Charlottetown City Council meets on April 25, 2022. (Shane Hennessey/CBC)

Lococo told advisers that Kelly never provided him with the authority “to do the job he hired me to do” and said he “didn’t properly address my concerns about a host of issues “.

Similar concerns were raised by Messervey, who in a statement to CBC said Kelly was dismissive and did not share the concerns expressed by Messervey.

Abandoned projects

In her email, Lococo listed 15 different projects she had been involved in, saying she hoped the city would continue to move forward with them. Among these :

  • Working with the city’s attorney “to settle the Enterprise case,” a controversial deal in which the city began buying all of its vehicles from an international fleet management company, bypassing local dealerships.
  • Leading a “comprehensive review of contracts for the city, including taking a closer look at ongoing problematic contracts and potential resolutions.”
  • Address concerns of a “toxic work environment” at City Hall.
  • Leading an organizational review and corporate restructuring of the city, including the creation of legal and risk management departments and a city clerk’s office.
  • Complete a comprehensive review of bylaws, policies and procedures

Lococo also mentioned in the email that it “could no longer participate in the formal CAO evaluation process.”

City policy requires all staff to undergo a performance review at least once a year. In the media, Mayor Philip Brown said council had agreed the chief executive’s review should take place every two years.

Kelly’s last review was completed in 2019.

Provincial review found no violations: minister

Earlier this week, the official opposition called on the province to step in and investigate Messervey’s allegations.

After that request, Communities Minister Jamie Fox told CBC News that his department had already launched a third-party review.

CBC asked Charlottetown Mayor Philip Brown for an interview about the story, but received no response. (Shane Hennessey/CBC)

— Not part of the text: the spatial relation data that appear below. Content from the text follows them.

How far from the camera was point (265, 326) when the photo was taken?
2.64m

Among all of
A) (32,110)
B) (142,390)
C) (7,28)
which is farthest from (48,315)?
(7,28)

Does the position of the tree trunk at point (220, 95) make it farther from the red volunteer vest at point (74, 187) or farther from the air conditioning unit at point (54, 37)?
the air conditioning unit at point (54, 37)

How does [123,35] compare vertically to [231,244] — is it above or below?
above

Fox said the review found there were no violations of Prince Edward Island’s Municipal Government Act. But the review was never made public, and Fox’s department provided no further information.

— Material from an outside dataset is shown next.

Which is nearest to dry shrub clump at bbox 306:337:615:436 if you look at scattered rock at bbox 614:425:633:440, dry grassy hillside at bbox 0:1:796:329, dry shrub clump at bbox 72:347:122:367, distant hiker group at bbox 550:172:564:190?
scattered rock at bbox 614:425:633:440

The two con. Bob Doiron, who met with Fox in 2019 to discuss Messervey’s concerns, and the mayor told CBC News they were not aware of any ongoing review.

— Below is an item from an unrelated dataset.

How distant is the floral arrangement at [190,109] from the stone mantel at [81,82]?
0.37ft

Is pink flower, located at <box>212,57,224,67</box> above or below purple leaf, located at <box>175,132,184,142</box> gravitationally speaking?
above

Things ‘got personal’: Kelly’s statement

In the termination letter Kelly provided to Messervey in 2019, filed as part of a dismissal dispute in the Supreme Court of Prince Edward Island, Kelly wrote that he had dismissed his deputy “following an unsuccessful probationary period”.

He raised concerns about Messervey’s interactions with staff and board members, saying some staff felt Messervey was “looking for mistakes, rather than trying to work with them to achieve the goals of the city ​​and county”.

Charlottetown chief executive Peter Kelly served as mayor of the Halifax Regional Municipality for 12 years, his term ending amid protests over a string of failed concerts. (Laura Meader/CBC)

In a letter in response, Messervey disputed this, saying his efforts were “solely aimed at improving city operations.”

As for Kelly’s response to the previous CBC story involving Messervey, he sent a statement saying, “Unfortunately, the ongoing matters have become personal and I will seek guidance to ensure that my responsibilities, as well as those of others are respected.

“The administration, as well as my personal character, have been questioned and these must be dealt with accordingly.”

Prior to coming to Charlottetown in May 2016, Kelly spent two years as General Manager of Westlock County in Northern Alberta. His time there led to a provincial review which concluded that he had authorized unbudgeted expenditures without proper board approval.

Prior to that, he served as Mayor of Halifax Regional Municipality from 2000 to 2012.

During that time, he championed the cleanup of Halifax Harbour, issued an apology to the people of Africville, and helped the city host the 2011 Canada Winter Games. also been embroiled in a controversy over the expenses of a series of failed concerts.